EXERCISE PROMPT: Revise the records from the line with "Studying the image, is" to the line with "the woman at pixel 291 249, the", replacing "correct sequence" with "right order" and leaving everything else unchanged.

SOURCE DATA:

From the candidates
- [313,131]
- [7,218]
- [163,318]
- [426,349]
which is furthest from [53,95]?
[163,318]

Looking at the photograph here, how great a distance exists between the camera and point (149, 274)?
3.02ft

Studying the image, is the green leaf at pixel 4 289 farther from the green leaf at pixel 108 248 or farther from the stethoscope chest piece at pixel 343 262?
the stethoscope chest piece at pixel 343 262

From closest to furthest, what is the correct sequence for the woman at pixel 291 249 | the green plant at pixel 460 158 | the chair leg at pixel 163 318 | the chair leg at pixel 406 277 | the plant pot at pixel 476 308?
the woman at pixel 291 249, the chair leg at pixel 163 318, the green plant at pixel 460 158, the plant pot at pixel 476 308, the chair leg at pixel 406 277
* * *
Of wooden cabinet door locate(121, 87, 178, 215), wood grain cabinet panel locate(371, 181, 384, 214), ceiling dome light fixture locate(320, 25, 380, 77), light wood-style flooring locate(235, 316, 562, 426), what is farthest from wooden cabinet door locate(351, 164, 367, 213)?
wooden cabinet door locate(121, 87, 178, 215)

RESULT FOR THIS EXERCISE:
Studying the image, is the green leaf at pixel 4 289 farther from the green leaf at pixel 108 248 or farther from the stethoscope chest piece at pixel 343 262?
the stethoscope chest piece at pixel 343 262

From closest to furthest, what is the right order for the woman at pixel 291 249 | the green plant at pixel 460 158 | the chair leg at pixel 163 318 | the chair leg at pixel 406 277 | the plant pot at pixel 476 308?
the woman at pixel 291 249, the chair leg at pixel 163 318, the green plant at pixel 460 158, the plant pot at pixel 476 308, the chair leg at pixel 406 277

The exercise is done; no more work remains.